## QUESTIONS
1) Repeat the stretch of the post on zeros of Clebsch-Gordan coefficients from "Blast your sum" through "zero or not.".
2) Translate this sentence from the post on zeros of Clebsch-Gordan coefficients into Spanish: "Your quantity of interest is also a Wigner $3jm$-symbol or Clebsch-Gordan coefficient from the literature on quantum angular momentum."
3) Supply the next part of the post on zeros of Clebsch-Gordan coefficients, picking up after its final sentence.

## STUDY TEXT
Blast your sum with Newton's binomial formula. That gives a sum over three indices $i,j,k$. The three equations you get on these indices by fixing the monomial of interest are linearly dependent, so you are left with a sum over just one index say $i$. I believe what you get is a ${}_3F_{2}$ terminating hypergeometric sum. Your quantity of interest is also a Wigner $3jm$-symbol or Clebsch-Gordan coefficient from the literature on quantum angular momentum. In general, determining the zeros of such numbers is an open problem, see my article "The bipartite Brill-Gordan locus and angular momentum" with Jaydeep Chiplakatti for some references. If your case is sufficiently special (e.g., stretched coefficients) then you might be lucky enough to know if your coefficients are zero or not.
Edit: As I said, I did not have time to look at your coefficient closely yesterday but from the other answers it turns out you are dealing with a trivial $3j$ zero. In case you need more complicated analogues of your coefficients, I am giving more details and perspective.

## STORED DATA
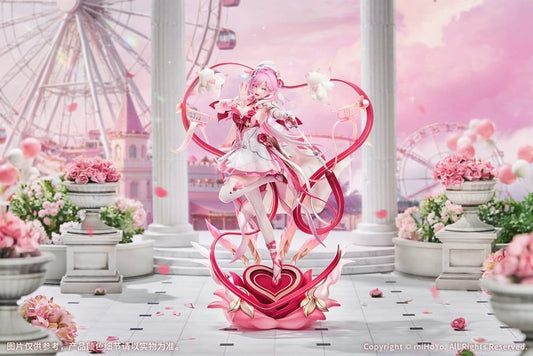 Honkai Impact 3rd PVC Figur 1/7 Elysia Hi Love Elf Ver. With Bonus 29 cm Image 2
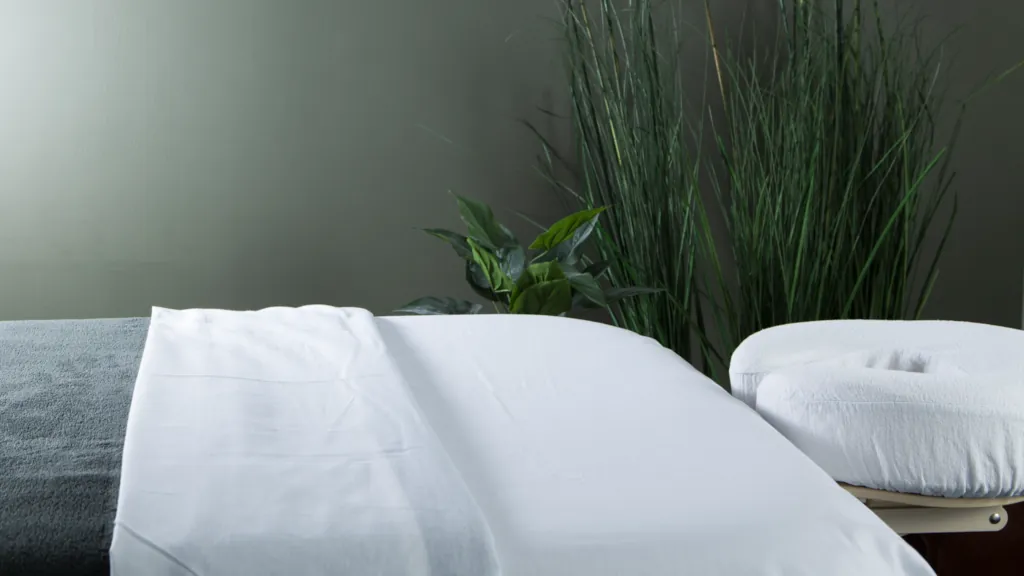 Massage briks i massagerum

## ANSWER SET
1)
Blast your sum with Newton's binomial formula. That gives a sum over three indices $i,j,k$. The three equations you get on these indices by fixing the monomial of interest are linearly dependent, so you are left with a sum over just one index say $i$. I believe what you get is a ${}_3F_{2}$ terminating hypergeometric sum. Your quantity of interest is also a Wigner $3jm$-symbol or Clebsch-Gordan coefficient from the literature on quantum angular momentum. In general, determining the zeros of such numbers is an open problem, see my article "The bipartite Brill-Gordan locus and angular momentum" with Jaydeep Chiplakatti for some references. If your case is sufficiently special (e.g., stretched coefficients) then you might be lucky enough to know if your coefficients are zero or not.

2) Tu cantidad de interés es también un símbolo $3jm$ de Wigner o un coeficiente de Clebsch-Gordan de la literatura sobre el momento angular cuántico.

3)
The Wigner $3jm$ symbol $$ \left(\begin{array}{ccc} j_1 & j_2 & J\\ m_1 & m_2 & m \end{array}\right) $$ is (up to trivial nonzero prefactors) the coefficient of $x_1^{j_1-m_1}x_2^{j_2-m_2}x_3^{J-m}$ in $$ (x_1-x_2)^{j_1+j_2-J}(x_2-x_3)^{J+j_2-j_1}(x_3-x_1)^{J+j_1-j_2}\ . $$
Therefore your coefficient is $$ \left(\begin{array}{ccc} a+c+1 & a+b+1 & b+c+1\\ 0 & 0 & 0 \end{array}\right)\ . $$
If you look up page 2611 of the article by Raynal, Van der Jeugt, Srinivasa Rao and Rajeswari, that we cited in my article mentioned above, you will see that your case (with all magnetic moments $m$ begin zero) is a trivial zero because the sum of the numbers on top is odd. If the sum is even the result is nonzero and this is basically Dixon's Theorem for ${}_3F_2$ series.
You can find many more details on $3j$, $6j$, $9j$ symbols with precise signs, prefactors and all that in my other article with Chipalkatti "The higher transvectants are redundant".
BTW, I just looked up citations to the Raynal et al. article, and there does not seem to have been much progress on understanding the zeros of $3jm$ coefficients.